*Trecho fornecido*
----
Foi uma substituição aos LP (33 RPM), sendo menores, populares, com velocidade ideal na reprodução com distorções aceitáveis. Todavia, a manutenção exigia cuidados, com empenos, poeira, arranhões e rachaduras, levando a inutilização dos exemplares, na maioria das vezes, ou a condenar o ouvinte a ouvir repetidamente determinado trecho riscado na gravação, até a intervenção direta para deslocar a agulha.

O “disco riscado” era tão comum e tão insistentemente inconveniente que passou a definir uma técnica de comunicação de assertividade, por meio da repetição de palavras ou ideias, o que evita que os que têm medo do confronto sejam ardilosamente iludidos por argumentos alheios e contrários, capazes de desviar a atenção, manipulando os pontos de vista já definidos, adeptos da comunicação passiva.

A repetição de motes, palavras, e afirmações como técnica de persuasão, como um “disco rachado” (riscado), é empregada por oradores que se veem sem argumentos, objetividade, domínio da palavra ou assunto, planos e incapazes de expressarem com liberdade suas ideias, por insegurança ou autocensura, ficando à mercê de suas crenças e evitando contraposição insistente. A simples inabilidade, insociabilidade ou receio do enfrentamento são os motivos que levam os atuais palestrantes à recorrência desta retórica.

Metafórica e “figurativamente”, podemos comparar os antigos compactos (45 RPM) riscados ao desempenho das afirmativas estabelecidas na nova gestão governamental. A saber: os programas apresentados até o momento baseiam-se em dois únicos pilares (promessas de campanha), como “o combate à corrupção” e “a reforma da previdência”, que ocupam respectivamente as faixas A e B, assim como cada discurso repetido insistentemente com as mesmas proposições, em um tempo reduzido, à semelhança das aparições, entrevistas, recados tuitados ou imagens estrategicamente propagandeadas.
----
*Excerto de dados*

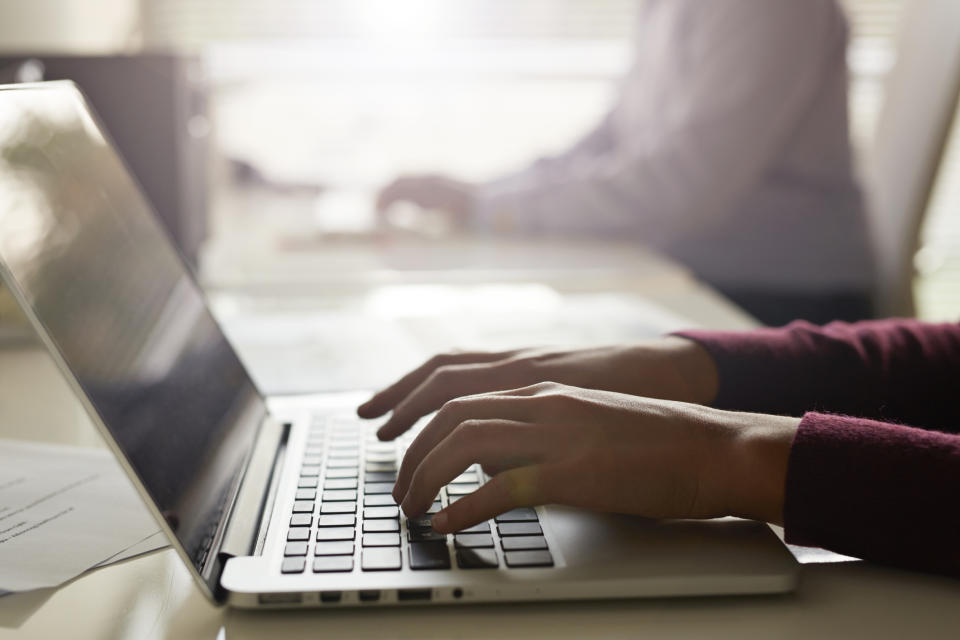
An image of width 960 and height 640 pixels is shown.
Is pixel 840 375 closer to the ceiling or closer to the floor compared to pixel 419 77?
closer to the floor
----
*O que se pede*
Transcreva, do texto sobre o disco riscado, a passagem que começa nas palavras "A repetição de motes, palavras, e" e termina após as palavras "recorrência desta retórica.".

*Resultado do exercício*
A repetição de motes, palavras, e afirmações como técnica de persuasão, como um “disco rachado” (riscado), é empregada por oradores que se veem sem argumentos, objetividade, domínio da palavra ou assunto, planos e incapazes de expressarem com liberdade suas ideias, por insegurança ou autocensura, ficando à mercê de suas crenças e evitando contraposição insistente. A simples inabilidade, insociabilidade ou receio do enfrentamento são os motivos que levam os atuais palestrantes à recorrência desta retórica.